What you should do →
Look through the data below. Pick out the lines holding the string "https".

[[ Supplied data open ]]

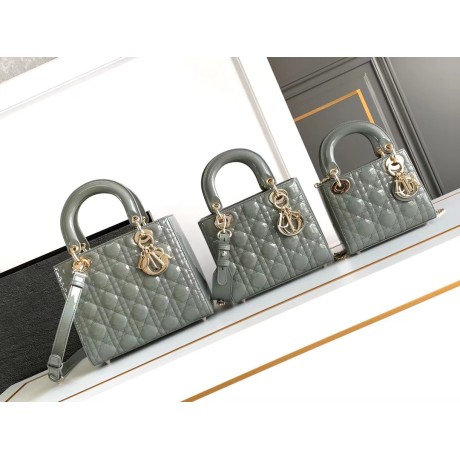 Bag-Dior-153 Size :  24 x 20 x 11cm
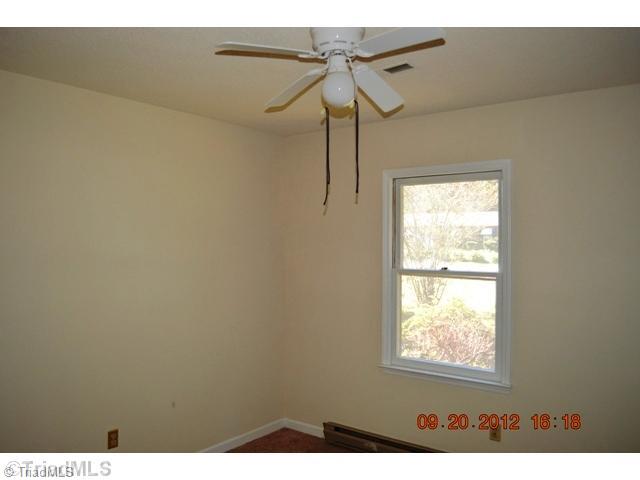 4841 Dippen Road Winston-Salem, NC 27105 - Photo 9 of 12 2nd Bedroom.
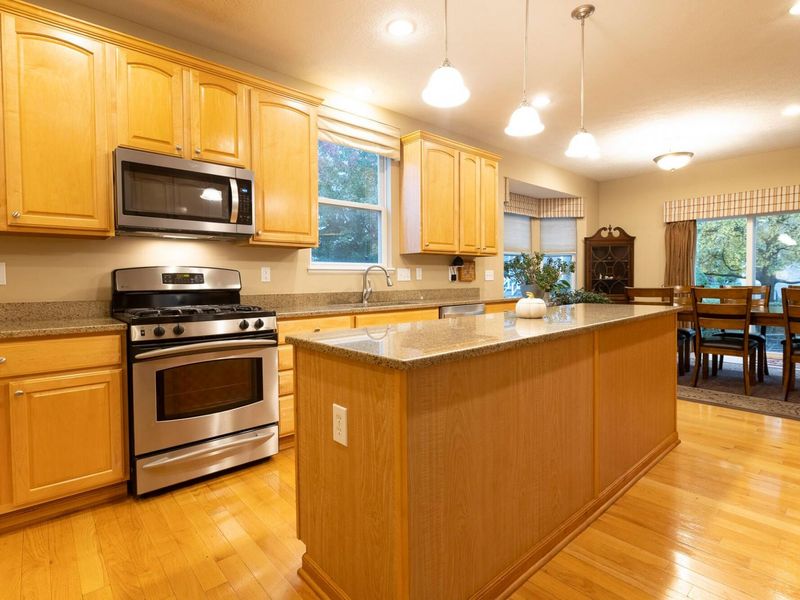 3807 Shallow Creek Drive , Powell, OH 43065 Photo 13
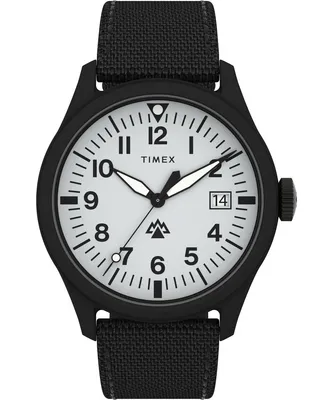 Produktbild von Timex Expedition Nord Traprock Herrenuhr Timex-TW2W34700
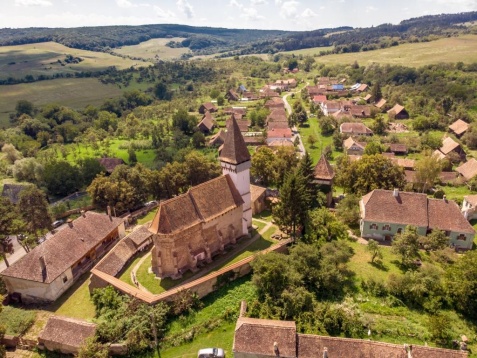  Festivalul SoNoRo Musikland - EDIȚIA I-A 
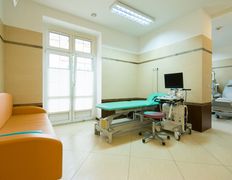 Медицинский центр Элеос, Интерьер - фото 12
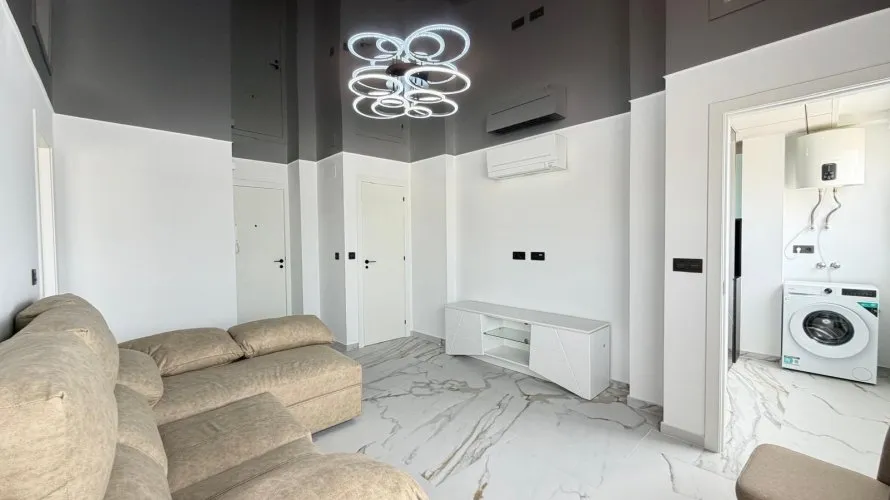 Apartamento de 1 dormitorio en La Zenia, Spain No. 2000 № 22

[[ Supplied data closed ]]
[[ Supplied data open ]]

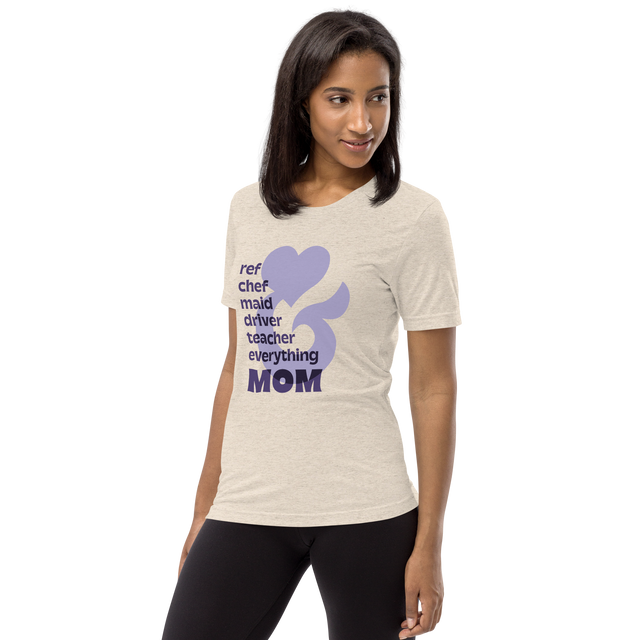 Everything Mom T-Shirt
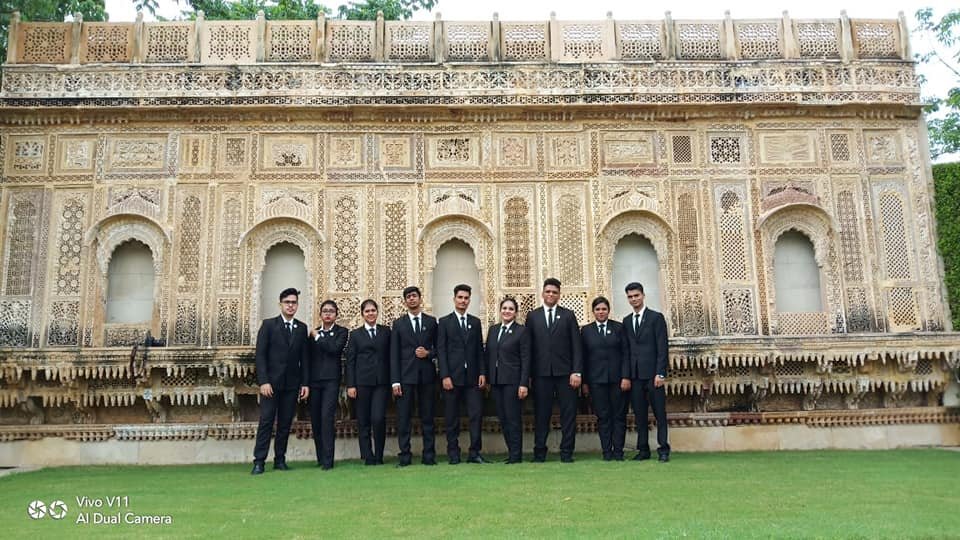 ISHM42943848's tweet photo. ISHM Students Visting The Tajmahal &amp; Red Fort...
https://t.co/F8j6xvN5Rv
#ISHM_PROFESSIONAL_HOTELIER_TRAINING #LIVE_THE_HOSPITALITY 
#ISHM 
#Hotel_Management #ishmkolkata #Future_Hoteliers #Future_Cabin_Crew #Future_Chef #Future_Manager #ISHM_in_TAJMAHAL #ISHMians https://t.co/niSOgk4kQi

[[ Supplied data closed ]]
[[ Supplied data open ]]

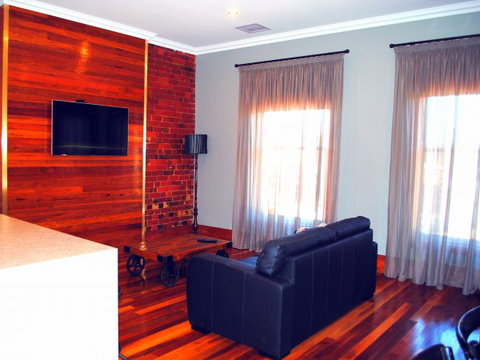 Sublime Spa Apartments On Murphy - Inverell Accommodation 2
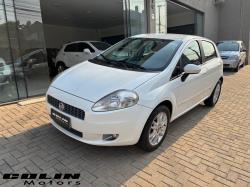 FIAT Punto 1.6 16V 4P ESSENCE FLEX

[[ Supplied data closed ]]

Exercise output →
https://t.co/F8j6xvN5Rv
#Hotel_Management #ishmkolkata #Future_Hoteliers #Future_Cabin_Crew #Future_Chef #Future_Manager #ISHM_in_TAJMAHAL #ISHMians https://t.co/niSOgk4kQi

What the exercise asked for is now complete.